I have traveled a great deal in my life, and I should very much have liked to go to Rome, but I felt that I was not really up to the impression the city would have made upon me. Pompeii alone was more than enough; the impressions very nearly exceeded my powers of receptivity. I was able to visti Pompeii only after I had acquired, though my studies of 1910 to 1912, some insight into the psychology of classical antiquity. In 1912 I was on a ship sailing from Genoa to Naples. As the vessel neared the latitude of Rome, I stood at the railing. Out there lay Rome, the still smoking and fiery hearth from which ancient cultures and spread, enclose in a tangled rootwork of the Christian and Occidental Middle Ages. There classical antiquity still lived in all its splendor and ruthlessness.

I did make it to Rome: January 2005. I was lit up for a week. Walked the city from mid-morning until late at night. I saw the Colosseum on my first day, men dressed like soldiers from ancient Rome carried rubber swords. Later, when I dreamt that night, the men dressed in Roman Legion outfits made Rome and its history very real and I could hear the original soldiers shouting, their shields clanking together... To read Memories, Dreams and Reflections is to enter countless reveries of one's own, the dream-time of the book evoking them and merging with them.

. . .

A synchronicity (we thank Jung for the word) intercepted me last night through a conversation with a friend who didn't like Jung because he "did't lead an honorable life." I asked her why? "He created a cult, brooked no criticism from students, and lived in the same house with his mistress and wife." I suddenly felt like a fool since I'd just told her Jung was a hero, but managed to recover and respond that most charismatic teachers develop cults (or cult-likes), that his relation relationship with Toni Wolff wat not hidden, that some are polygamous and who knows what it was like. I told er we're all complex and most "great" people are more so. She held her ground though we did not argue and I left needing to know more.

The next day I looked up "Jung and cult" on Google and right away found an article on the author Richard Nolls and his book The Jung Cult. Sure enough, she was right, but the article also supported my nuances. I'll still keep Jung as a hero.

. . .

In fact, the Jung of Memories Dreams and Reflections was written when Jung was 82. Maybe his was less dictatorial then (as my father softened immensely with age).

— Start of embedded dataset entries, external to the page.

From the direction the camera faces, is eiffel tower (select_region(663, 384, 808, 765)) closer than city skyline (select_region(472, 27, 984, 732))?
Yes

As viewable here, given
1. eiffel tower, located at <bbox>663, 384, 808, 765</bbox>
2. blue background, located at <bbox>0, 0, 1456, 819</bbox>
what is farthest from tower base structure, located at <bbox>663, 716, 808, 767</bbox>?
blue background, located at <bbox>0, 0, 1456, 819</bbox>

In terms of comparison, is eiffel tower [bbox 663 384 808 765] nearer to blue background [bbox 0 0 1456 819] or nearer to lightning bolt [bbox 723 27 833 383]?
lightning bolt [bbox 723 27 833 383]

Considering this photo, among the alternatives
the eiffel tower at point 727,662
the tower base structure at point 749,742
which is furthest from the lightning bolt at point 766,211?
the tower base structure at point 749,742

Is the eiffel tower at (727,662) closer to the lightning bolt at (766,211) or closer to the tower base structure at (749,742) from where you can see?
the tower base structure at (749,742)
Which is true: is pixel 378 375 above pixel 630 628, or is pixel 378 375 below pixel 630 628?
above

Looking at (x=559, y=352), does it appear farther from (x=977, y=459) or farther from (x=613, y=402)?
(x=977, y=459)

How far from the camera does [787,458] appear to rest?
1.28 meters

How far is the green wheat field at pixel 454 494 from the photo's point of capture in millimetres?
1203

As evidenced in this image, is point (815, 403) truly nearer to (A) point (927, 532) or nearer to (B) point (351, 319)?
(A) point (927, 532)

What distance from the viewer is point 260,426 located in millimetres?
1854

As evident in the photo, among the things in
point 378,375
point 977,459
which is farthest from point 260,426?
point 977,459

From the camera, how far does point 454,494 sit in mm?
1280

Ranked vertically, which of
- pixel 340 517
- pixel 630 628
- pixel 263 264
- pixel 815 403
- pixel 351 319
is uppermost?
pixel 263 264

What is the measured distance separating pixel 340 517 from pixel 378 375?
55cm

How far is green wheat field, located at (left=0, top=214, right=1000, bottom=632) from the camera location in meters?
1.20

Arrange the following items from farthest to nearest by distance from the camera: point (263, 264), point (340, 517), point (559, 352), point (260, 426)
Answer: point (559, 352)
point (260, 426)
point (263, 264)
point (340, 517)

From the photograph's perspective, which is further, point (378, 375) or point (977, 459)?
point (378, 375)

In any case, perhaps the book is my hero rather than necessarily Jung. In the above mentioned three-month journey through Thailand and Cambodia I carried it with me along with two copies of the I Ching and Imperium by the great Polish travel writer Ryszard Kapuscinski. My writing was inspired by Kapuscinski. My inner journey was paralleled by Memories, Dreams and Reflections. My days guided by the I Ching. I attempted to increase indeterminacy and chance (auspicious coincidence) to the utmost. The timing of my trip was acutely right and something intangible was clearly blessing me because I entered a kind of shamanic journey that had a denouement that has never left me. As Jung wrote and as mentioned, "The only events... worth telling are those when the imperishable world irrupts into this transitory one."